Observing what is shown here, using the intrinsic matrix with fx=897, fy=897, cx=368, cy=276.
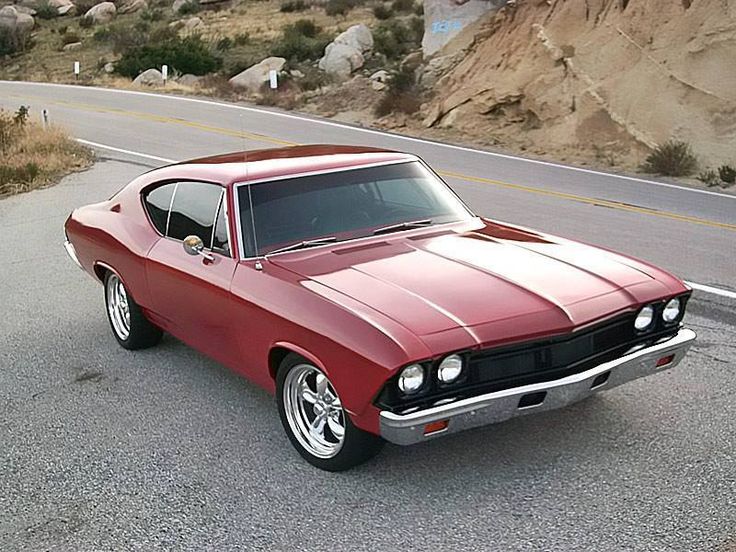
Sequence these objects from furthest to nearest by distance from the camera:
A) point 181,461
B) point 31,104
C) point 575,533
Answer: point 31,104 → point 181,461 → point 575,533

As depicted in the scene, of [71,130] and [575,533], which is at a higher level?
[575,533]

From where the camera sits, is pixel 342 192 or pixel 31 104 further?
pixel 31 104

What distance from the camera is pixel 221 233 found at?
519 cm

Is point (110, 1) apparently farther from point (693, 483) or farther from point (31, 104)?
point (693, 483)

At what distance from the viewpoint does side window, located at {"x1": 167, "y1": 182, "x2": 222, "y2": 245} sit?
5355 mm

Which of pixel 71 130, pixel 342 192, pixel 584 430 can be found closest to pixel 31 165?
pixel 71 130

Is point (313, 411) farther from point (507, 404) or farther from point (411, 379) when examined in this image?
point (507, 404)

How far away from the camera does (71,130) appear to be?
2103 cm

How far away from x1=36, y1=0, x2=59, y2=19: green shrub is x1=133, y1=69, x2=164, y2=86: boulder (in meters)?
28.2

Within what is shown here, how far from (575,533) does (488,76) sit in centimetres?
1959

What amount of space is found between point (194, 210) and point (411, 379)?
2.26 meters

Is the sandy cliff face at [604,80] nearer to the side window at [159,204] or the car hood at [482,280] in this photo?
the car hood at [482,280]

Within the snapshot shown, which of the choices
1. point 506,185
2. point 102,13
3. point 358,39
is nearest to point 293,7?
point 102,13

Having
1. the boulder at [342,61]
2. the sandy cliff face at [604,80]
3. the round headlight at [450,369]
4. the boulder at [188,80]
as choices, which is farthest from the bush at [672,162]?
the boulder at [188,80]
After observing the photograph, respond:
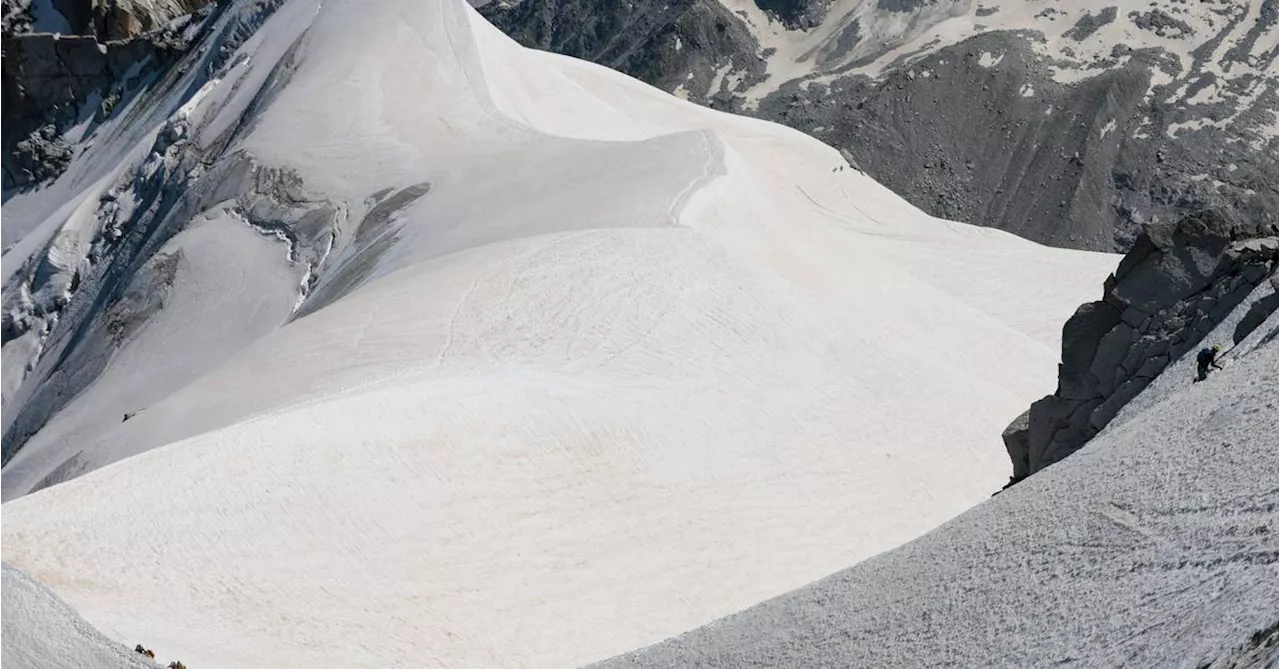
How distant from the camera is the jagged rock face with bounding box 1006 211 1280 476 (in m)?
19.1

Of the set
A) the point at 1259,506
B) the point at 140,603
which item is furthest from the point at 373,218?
the point at 1259,506

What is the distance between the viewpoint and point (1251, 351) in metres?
16.6

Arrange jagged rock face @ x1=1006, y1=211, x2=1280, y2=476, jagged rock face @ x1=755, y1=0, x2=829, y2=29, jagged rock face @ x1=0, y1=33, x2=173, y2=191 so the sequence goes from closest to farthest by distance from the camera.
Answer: jagged rock face @ x1=1006, y1=211, x2=1280, y2=476 < jagged rock face @ x1=0, y1=33, x2=173, y2=191 < jagged rock face @ x1=755, y1=0, x2=829, y2=29

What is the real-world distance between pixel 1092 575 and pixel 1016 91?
104 m

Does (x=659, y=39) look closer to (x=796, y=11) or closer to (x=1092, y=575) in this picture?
(x=796, y=11)

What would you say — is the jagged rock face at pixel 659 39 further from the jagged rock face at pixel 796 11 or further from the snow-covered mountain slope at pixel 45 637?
the snow-covered mountain slope at pixel 45 637

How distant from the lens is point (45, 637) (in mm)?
16688

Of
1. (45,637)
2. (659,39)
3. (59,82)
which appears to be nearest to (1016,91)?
(659,39)

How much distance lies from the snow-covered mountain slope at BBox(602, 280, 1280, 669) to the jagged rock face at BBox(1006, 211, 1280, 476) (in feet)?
11.5

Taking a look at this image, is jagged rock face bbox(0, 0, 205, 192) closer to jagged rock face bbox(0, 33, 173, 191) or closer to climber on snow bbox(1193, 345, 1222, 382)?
jagged rock face bbox(0, 33, 173, 191)

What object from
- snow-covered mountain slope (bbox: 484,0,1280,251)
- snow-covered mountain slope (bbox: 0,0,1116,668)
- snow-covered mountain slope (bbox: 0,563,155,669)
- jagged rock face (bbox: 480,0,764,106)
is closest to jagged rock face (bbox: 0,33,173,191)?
snow-covered mountain slope (bbox: 0,0,1116,668)

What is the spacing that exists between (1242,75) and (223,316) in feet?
284

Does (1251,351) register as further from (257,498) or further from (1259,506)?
(257,498)

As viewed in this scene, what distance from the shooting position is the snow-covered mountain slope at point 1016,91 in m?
106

■ ■ ■ ■

Task
Please write out all of the records above again, substituting "passenger window" for every occurrence of "side window" and changing nothing else. Leave the pictures out.

Right answer
Observing what is shown here, using the intrinsic matrix with fx=897, fy=897, cx=368, cy=276.
Sequence these objects from furthest to nearest by distance from the camera:
A) point 181,461
B) point 31,104
C) point 575,533
Answer: point 31,104 → point 181,461 → point 575,533

As depicted in the scene, of [71,130] and [575,533], which is at a higher level?
[575,533]

From where the camera sits, is pixel 342 192 or pixel 31 104 further?
pixel 31 104

What distance from the camera is pixel 221 233 found at?
519 cm

Is point (110, 1) apparently farther from point (693, 483) or farther from point (31, 104)?
point (693, 483)

At what distance from the viewpoint does passenger window, located at {"x1": 167, "y1": 182, "x2": 222, "y2": 245} sit?
5355 mm

Which of pixel 71 130, pixel 342 192, pixel 584 430 can be found closest to pixel 31 165?
pixel 71 130

Is point (313, 411) farther from point (507, 404) or farther from point (411, 379) when examined in this image?
point (507, 404)

How far away from the camera does (71,130) appear to be?
2103 cm

How far away from x1=36, y1=0, x2=59, y2=19: green shrub is x1=133, y1=69, x2=164, y2=86: boulder (in meters)?
28.2

Within what is shown here, how far from (575,533) does (488,76) sit in centimetres?
1959

What amount of space is found between point (194, 210) and point (411, 379)?
2.26 meters

Is the sandy cliff face at [604,80] nearer to the passenger window at [159,204] or the car hood at [482,280] in this photo?
the car hood at [482,280]

Within the snapshot shown, which of the choices
1. point 506,185
2. point 102,13
3. point 358,39
is nearest to point 293,7?
point 102,13

Having
1. the boulder at [342,61]
2. the sandy cliff face at [604,80]
3. the round headlight at [450,369]
4. the boulder at [188,80]
as choices, which is farthest from the bush at [672,162]?
the boulder at [188,80]
After observing the photograph, respond:
How distant from the camera is the jagged rock face with bounding box 1006 211 1280 476 (in m)?
19.1

Of the set
A) the point at 1259,506
B) the point at 140,603
which item is furthest from the point at 373,218?
the point at 1259,506

What is the distance between the viewpoint and point (1251, 351) in metres?
16.6

Arrange jagged rock face @ x1=1006, y1=211, x2=1280, y2=476, jagged rock face @ x1=755, y1=0, x2=829, y2=29, jagged rock face @ x1=0, y1=33, x2=173, y2=191 so the sequence goes from closest to farthest by distance from the camera.
Answer: jagged rock face @ x1=1006, y1=211, x2=1280, y2=476 < jagged rock face @ x1=0, y1=33, x2=173, y2=191 < jagged rock face @ x1=755, y1=0, x2=829, y2=29

What is the real-world distance between pixel 1092 575 and pixel 1016 91?
104 m

Does (x=659, y=39) look closer to (x=796, y=11) or closer to (x=1092, y=575) in this picture?
(x=796, y=11)

What would you say — is the jagged rock face at pixel 659 39 further from the jagged rock face at pixel 796 11 or further from the snow-covered mountain slope at pixel 45 637?
the snow-covered mountain slope at pixel 45 637

How distant from the lens is point (45, 637) (in mm)?
16688

Of
1. (45,637)
2. (659,39)
3. (59,82)
which appears to be nearest to (1016,91)?
(659,39)

How much distance lies from the snow-covered mountain slope at BBox(602, 280, 1280, 669) to the jagged rock face at BBox(1006, 211, 1280, 476) (in feet)?
11.5

Taking a look at this image, is jagged rock face bbox(0, 0, 205, 192) closer to jagged rock face bbox(0, 33, 173, 191) or closer to climber on snow bbox(1193, 345, 1222, 382)?
jagged rock face bbox(0, 33, 173, 191)

What object from
- snow-covered mountain slope (bbox: 484,0,1280,251)
- snow-covered mountain slope (bbox: 0,0,1116,668)
- snow-covered mountain slope (bbox: 0,563,155,669)
- jagged rock face (bbox: 480,0,764,106)
is closest to jagged rock face (bbox: 0,33,173,191)?
snow-covered mountain slope (bbox: 0,0,1116,668)

What is the spacing that exists between (1242,75) and (223,316) in feet?
284

Does (1251,351) register as further from (257,498) or further from (1259,506)?
(257,498)

As viewed in this scene, what distance from the shooting position is the snow-covered mountain slope at point 1016,91 in m?
106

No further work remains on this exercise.